[Work to do]: Could you transcribe the material below exactly, without leaving out a single line?

Data items:
▬▬▬▬▬▬▬▬▬▬

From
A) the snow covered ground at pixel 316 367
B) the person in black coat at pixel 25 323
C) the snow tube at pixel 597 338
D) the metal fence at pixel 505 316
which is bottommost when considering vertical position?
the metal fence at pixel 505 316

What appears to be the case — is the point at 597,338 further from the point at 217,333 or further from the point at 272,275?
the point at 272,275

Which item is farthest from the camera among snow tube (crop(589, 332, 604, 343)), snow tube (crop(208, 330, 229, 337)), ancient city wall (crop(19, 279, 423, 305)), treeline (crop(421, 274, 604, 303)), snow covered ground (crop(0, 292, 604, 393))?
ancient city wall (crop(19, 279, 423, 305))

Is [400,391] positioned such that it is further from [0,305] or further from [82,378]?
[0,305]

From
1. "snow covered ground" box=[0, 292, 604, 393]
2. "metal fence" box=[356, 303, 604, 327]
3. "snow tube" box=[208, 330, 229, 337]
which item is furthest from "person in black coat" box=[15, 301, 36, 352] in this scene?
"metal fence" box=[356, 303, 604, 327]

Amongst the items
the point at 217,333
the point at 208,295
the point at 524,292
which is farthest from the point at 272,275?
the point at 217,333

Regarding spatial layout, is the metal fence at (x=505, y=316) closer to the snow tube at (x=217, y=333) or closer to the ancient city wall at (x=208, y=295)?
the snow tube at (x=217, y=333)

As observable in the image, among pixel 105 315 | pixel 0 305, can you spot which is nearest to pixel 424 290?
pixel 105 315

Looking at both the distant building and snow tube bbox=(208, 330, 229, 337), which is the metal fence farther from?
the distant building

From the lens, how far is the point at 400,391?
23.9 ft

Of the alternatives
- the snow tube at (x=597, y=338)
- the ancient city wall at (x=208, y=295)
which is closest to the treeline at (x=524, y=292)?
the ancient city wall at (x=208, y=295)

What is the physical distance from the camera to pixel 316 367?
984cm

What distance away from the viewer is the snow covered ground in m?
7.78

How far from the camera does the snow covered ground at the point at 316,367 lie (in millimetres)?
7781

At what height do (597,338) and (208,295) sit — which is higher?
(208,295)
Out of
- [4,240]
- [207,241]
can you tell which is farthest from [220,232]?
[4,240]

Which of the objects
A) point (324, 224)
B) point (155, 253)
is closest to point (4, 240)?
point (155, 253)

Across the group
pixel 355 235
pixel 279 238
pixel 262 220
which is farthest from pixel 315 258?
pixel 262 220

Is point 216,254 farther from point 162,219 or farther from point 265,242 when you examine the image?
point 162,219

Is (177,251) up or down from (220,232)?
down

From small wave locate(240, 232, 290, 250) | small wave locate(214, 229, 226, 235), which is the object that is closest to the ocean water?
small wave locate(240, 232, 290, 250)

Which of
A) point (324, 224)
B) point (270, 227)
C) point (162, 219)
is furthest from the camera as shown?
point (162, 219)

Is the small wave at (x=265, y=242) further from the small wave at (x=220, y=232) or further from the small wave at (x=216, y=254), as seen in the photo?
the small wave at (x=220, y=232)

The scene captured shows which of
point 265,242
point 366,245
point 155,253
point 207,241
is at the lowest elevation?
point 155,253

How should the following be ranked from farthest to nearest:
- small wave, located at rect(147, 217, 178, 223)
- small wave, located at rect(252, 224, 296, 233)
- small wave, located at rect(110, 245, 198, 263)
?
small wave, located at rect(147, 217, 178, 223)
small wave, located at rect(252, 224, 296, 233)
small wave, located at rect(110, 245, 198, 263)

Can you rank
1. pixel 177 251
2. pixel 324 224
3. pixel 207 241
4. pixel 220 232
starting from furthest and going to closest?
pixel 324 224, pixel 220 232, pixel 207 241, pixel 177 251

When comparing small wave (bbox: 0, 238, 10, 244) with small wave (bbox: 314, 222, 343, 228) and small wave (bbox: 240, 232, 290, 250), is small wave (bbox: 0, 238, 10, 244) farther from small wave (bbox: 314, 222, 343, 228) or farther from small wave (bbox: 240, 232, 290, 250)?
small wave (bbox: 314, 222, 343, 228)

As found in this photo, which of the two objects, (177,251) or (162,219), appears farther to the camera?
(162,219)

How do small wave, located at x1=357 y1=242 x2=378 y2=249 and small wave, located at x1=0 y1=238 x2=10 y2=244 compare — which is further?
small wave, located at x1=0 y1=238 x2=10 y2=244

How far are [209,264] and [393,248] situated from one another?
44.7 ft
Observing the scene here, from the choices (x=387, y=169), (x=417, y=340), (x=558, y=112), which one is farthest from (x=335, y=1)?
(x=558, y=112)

▬▬▬▬▬▬▬▬▬▬

[Problem solution]:
From
A) the snow covered ground at pixel 316 367
B) the person in black coat at pixel 25 323
C) the snow tube at pixel 597 338
D) the metal fence at pixel 505 316
which is bottommost when considering vertical position?
the metal fence at pixel 505 316

What appears to be the case — is the point at 597,338 further from the point at 217,333 or further from the point at 272,275?
the point at 272,275

Which item is farthest from the camera among snow tube (crop(589, 332, 604, 343)), snow tube (crop(208, 330, 229, 337)), ancient city wall (crop(19, 279, 423, 305)), treeline (crop(421, 274, 604, 303)), snow covered ground (crop(0, 292, 604, 393))?
ancient city wall (crop(19, 279, 423, 305))

Is [400,391] positioned such that it is further from [0,305] or further from [82,378]?
[0,305]

From
1. "snow covered ground" box=[0, 292, 604, 393]
2. "metal fence" box=[356, 303, 604, 327]
3. "snow tube" box=[208, 330, 229, 337]
which item is furthest from "person in black coat" box=[15, 301, 36, 352] in this scene?
"metal fence" box=[356, 303, 604, 327]

Amongst the items
the point at 217,333
the point at 208,295
the point at 524,292
which is farthest from the point at 272,275?
the point at 217,333

Regarding spatial layout, is the metal fence at (x=505, y=316) closer to the snow tube at (x=217, y=333) or closer to the ancient city wall at (x=208, y=295)?
the snow tube at (x=217, y=333)

As observable in the image, among pixel 105 315 | pixel 0 305, can you spot which is nearest to pixel 424 290?
pixel 105 315

Looking at both the distant building and snow tube bbox=(208, 330, 229, 337), which is the metal fence farther from?
the distant building

From the lens, how far is the point at 400,391?
23.9 ft

Of the alternatives
- the snow tube at (x=597, y=338)
- the ancient city wall at (x=208, y=295)
which is closest to the treeline at (x=524, y=292)?
the ancient city wall at (x=208, y=295)

What is the physical distance from the camera to pixel 316 367?
984cm

What distance away from the viewer is the snow covered ground in m?
7.78

How far from the camera does the snow covered ground at the point at 316,367 lie (in millimetres)?
7781

At what height do (597,338) and (208,295) sit — which is higher?
(208,295)
Out of
- [4,240]
- [207,241]
can you tell which is farthest from [220,232]?
[4,240]

Which of the objects
A) point (324, 224)
B) point (155, 253)
is closest to point (4, 240)?
point (155, 253)

Across the group
pixel 355 235
pixel 279 238
pixel 262 220
which is farthest from pixel 315 258?
pixel 262 220

Is point 216,254 farther from point 162,219 or farther from point 265,242 when you examine the image?
point 162,219

Is (177,251) up or down from (220,232)?
down

From small wave locate(240, 232, 290, 250) | small wave locate(214, 229, 226, 235), which is the object that is closest to the ocean water?
small wave locate(240, 232, 290, 250)

Which of
A) point (324, 224)
B) point (270, 227)
C) point (162, 219)
is furthest from the camera as shown?
point (162, 219)

Is the small wave at (x=265, y=242) further from the small wave at (x=220, y=232) or further from the small wave at (x=216, y=254), as seen in the photo?
the small wave at (x=220, y=232)

The scene captured shows which of
point 265,242
point 366,245
point 155,253
point 207,241
is at the lowest elevation?
point 155,253

How should the following be ranked from farthest to nearest:
- small wave, located at rect(147, 217, 178, 223)
- small wave, located at rect(252, 224, 296, 233)
- small wave, located at rect(110, 245, 198, 263)
?
small wave, located at rect(147, 217, 178, 223)
small wave, located at rect(252, 224, 296, 233)
small wave, located at rect(110, 245, 198, 263)

Can you rank
1. pixel 177 251
2. pixel 324 224
3. pixel 207 241
4. pixel 220 232
starting from furthest and going to closest?
pixel 324 224, pixel 220 232, pixel 207 241, pixel 177 251

When comparing small wave (bbox: 0, 238, 10, 244) with small wave (bbox: 314, 222, 343, 228) and small wave (bbox: 240, 232, 290, 250), is small wave (bbox: 0, 238, 10, 244) farther from small wave (bbox: 314, 222, 343, 228) or farther from small wave (bbox: 240, 232, 290, 250)?
small wave (bbox: 314, 222, 343, 228)

As found in this photo, which of the two objects, (177,251) or (162,219), appears farther to the camera?
(162,219)

How do small wave, located at x1=357 y1=242 x2=378 y2=249 and small wave, located at x1=0 y1=238 x2=10 y2=244 compare — which is further?
small wave, located at x1=0 y1=238 x2=10 y2=244

How far are [209,264] and [393,248] situated from one another?
44.7 ft
Observing the scene here, from the choices (x=387, y=169), (x=417, y=340), (x=558, y=112), which one is farthest from (x=335, y=1)?
(x=558, y=112)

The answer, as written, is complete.